▸ Problem statement: The answer must be every line of the records in which the string "camera" appears.

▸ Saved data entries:
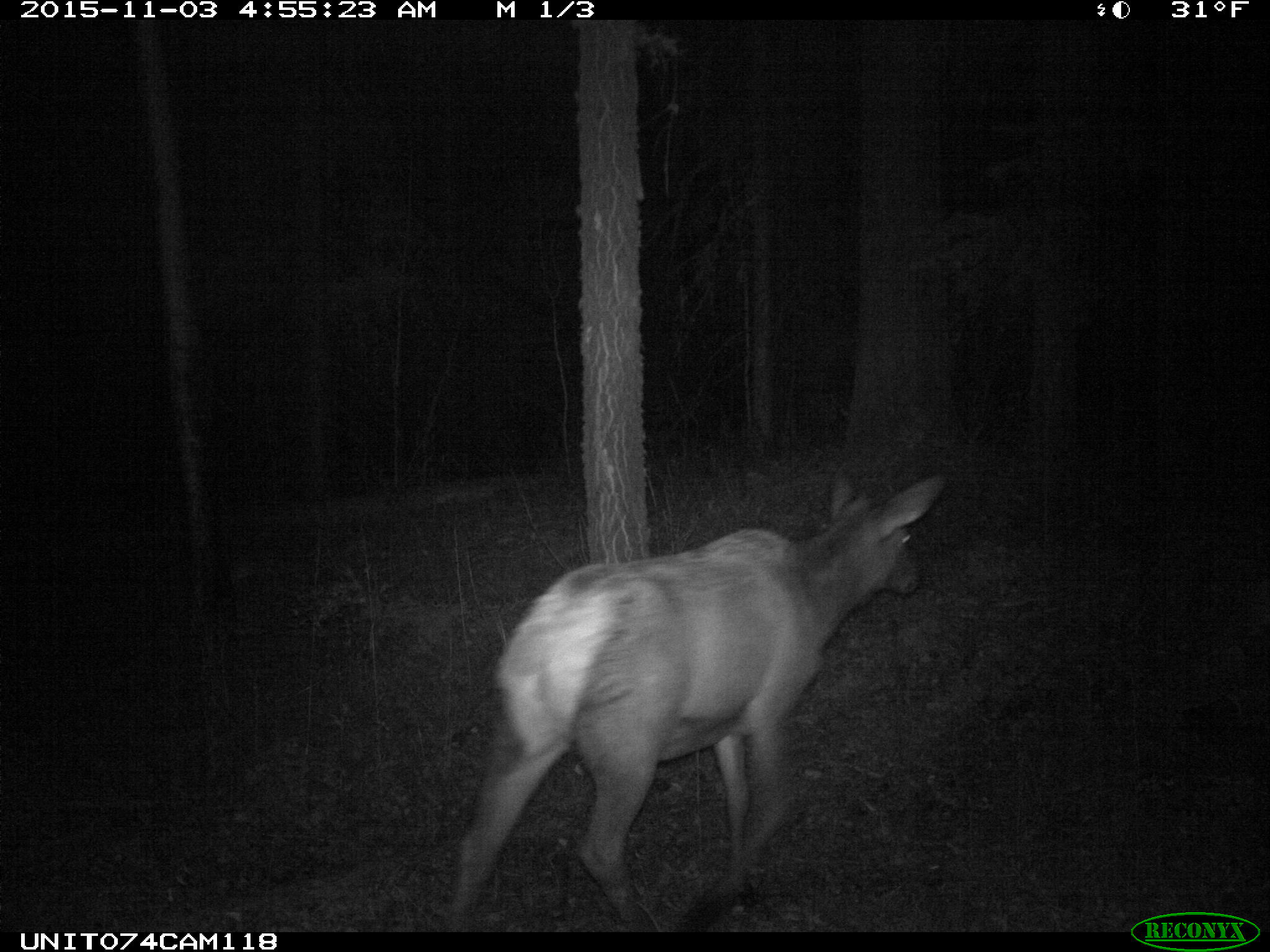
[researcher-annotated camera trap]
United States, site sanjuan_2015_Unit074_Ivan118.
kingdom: Animalia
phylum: Chordata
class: Mammalia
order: Artiodactyla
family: Cervidae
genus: Cervus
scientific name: Cervus elaphus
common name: red deer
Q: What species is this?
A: Cervus elaphus (red deer).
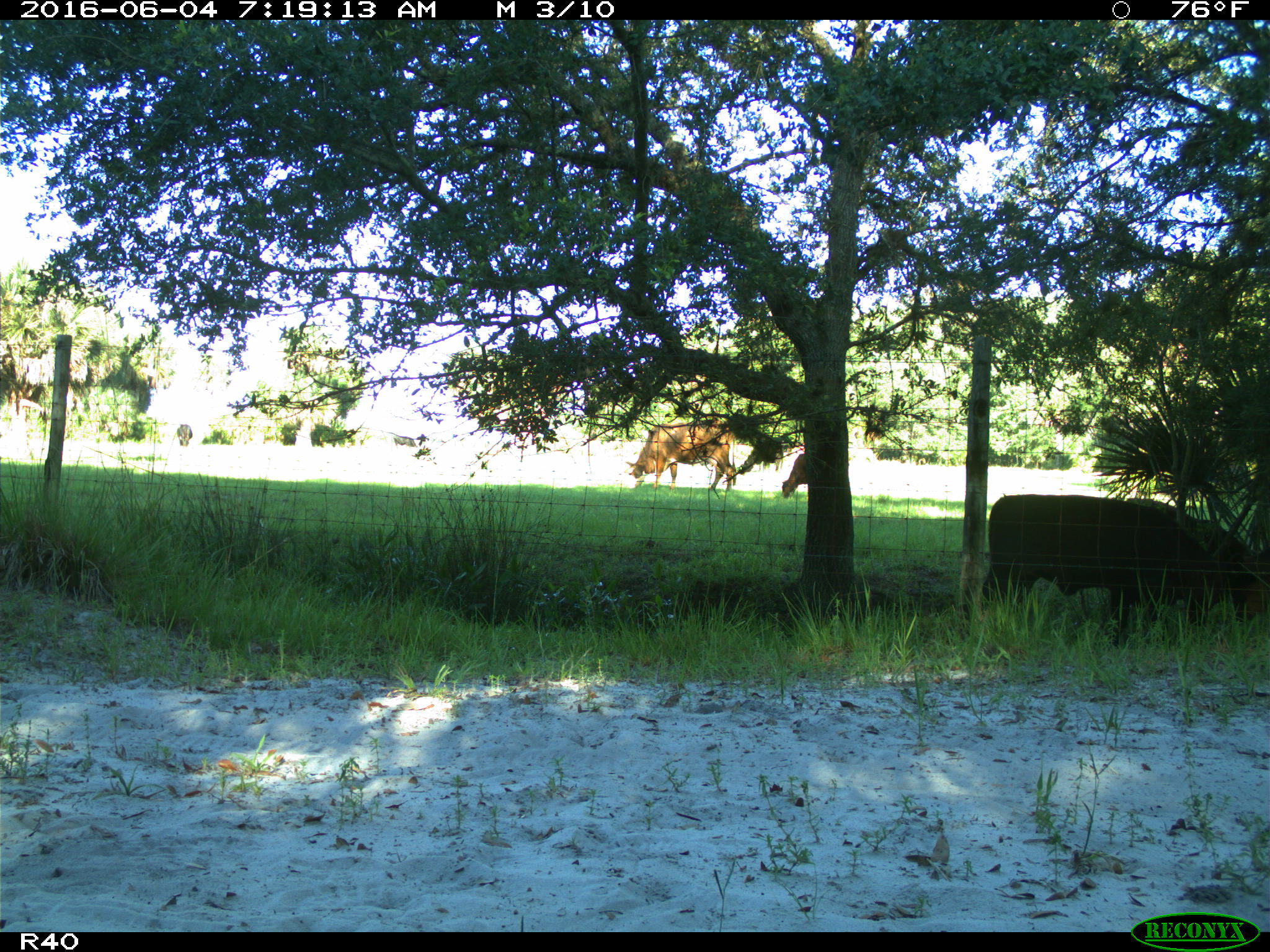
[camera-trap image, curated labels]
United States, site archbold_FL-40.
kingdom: Animalia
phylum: Chordata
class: Mammalia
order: Artiodactyla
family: Bovidae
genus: Bos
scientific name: Bos taurus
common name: domestic cow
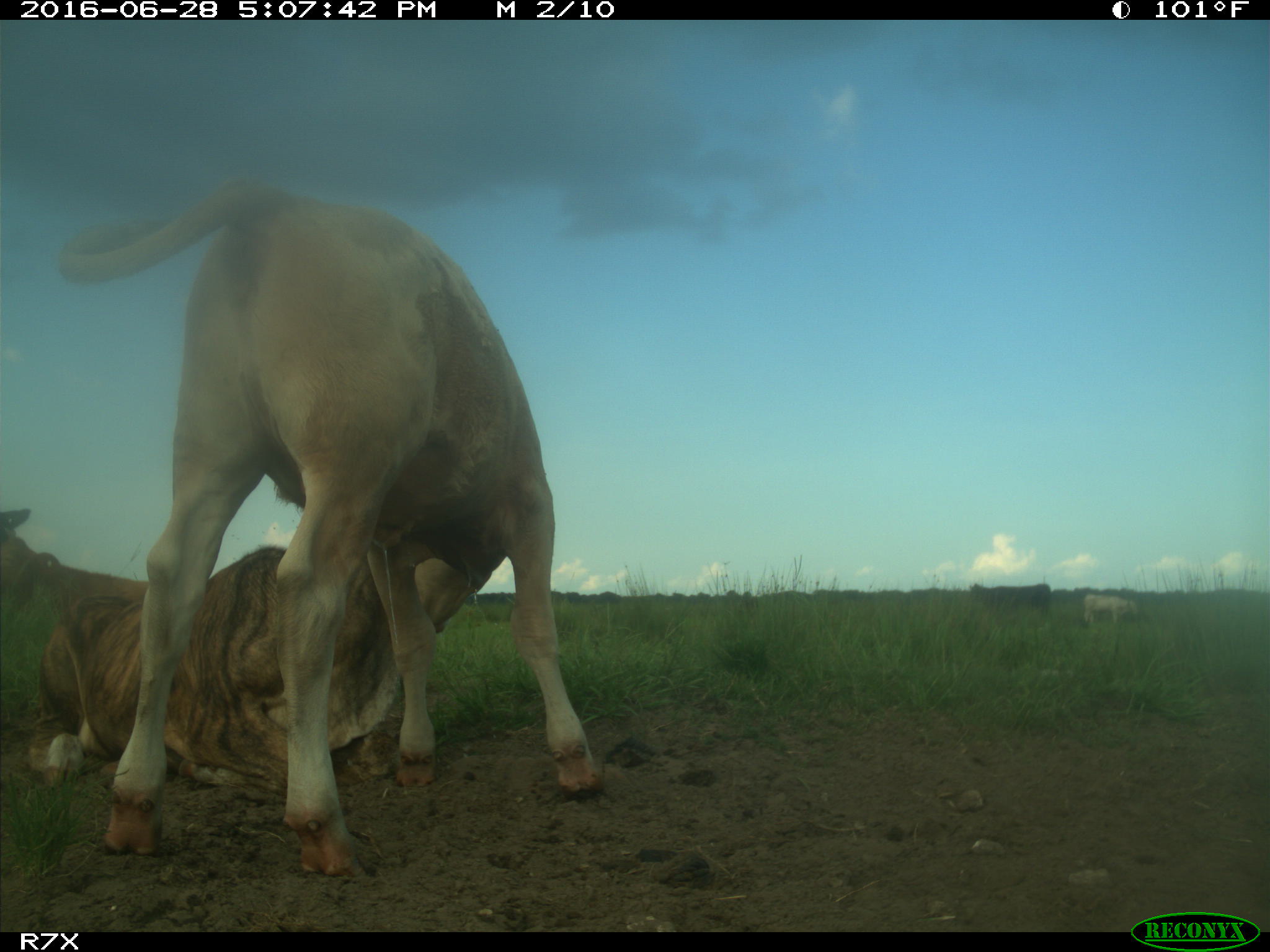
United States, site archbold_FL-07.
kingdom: Animalia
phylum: Chordata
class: Mammalia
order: Artiodactyla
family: Bovidae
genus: Bos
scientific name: Bos taurus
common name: domestic cow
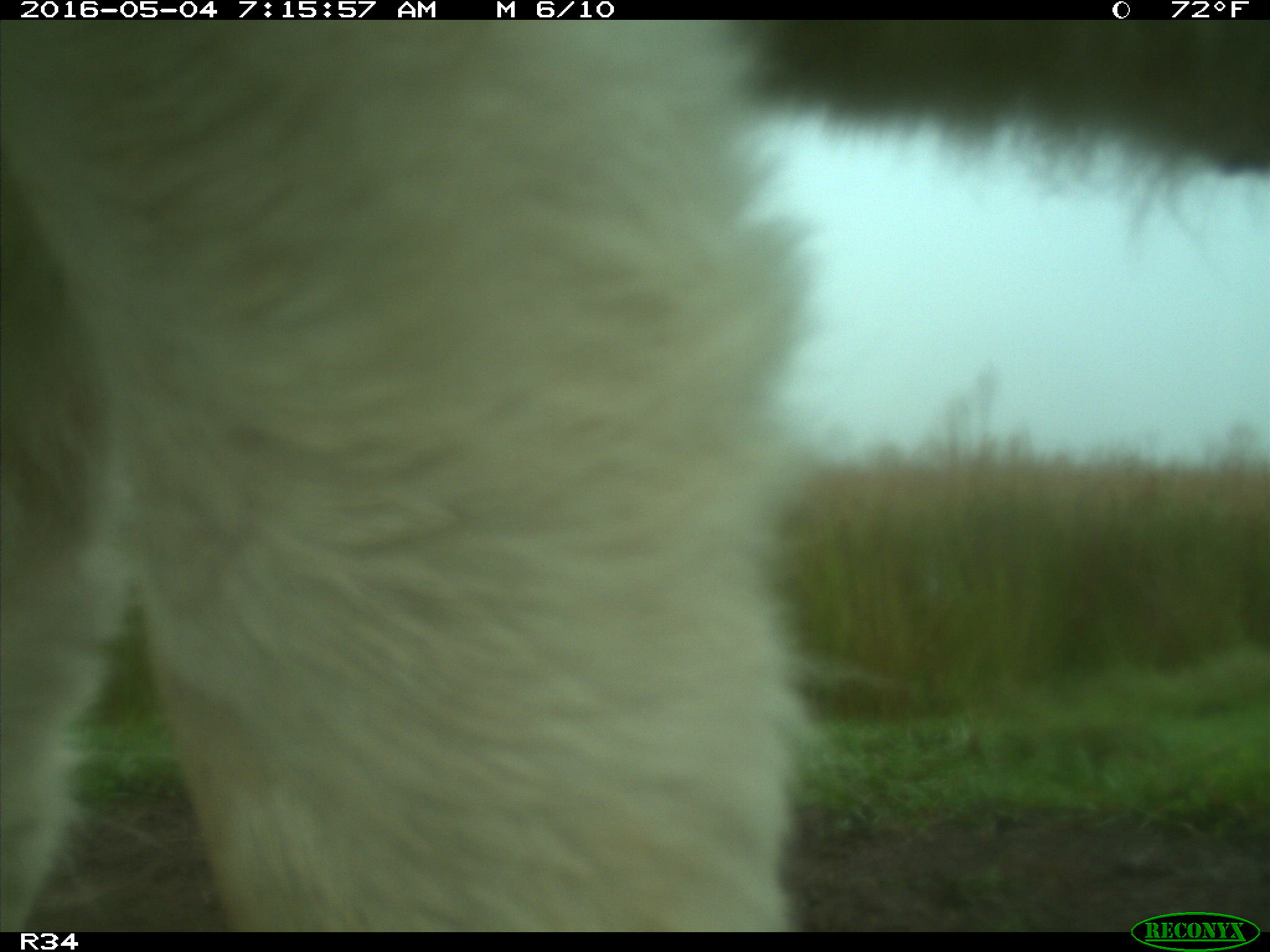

▸ Solved exercise:
[researcher-annotated camera trap]
[camera-trap image, curated labels]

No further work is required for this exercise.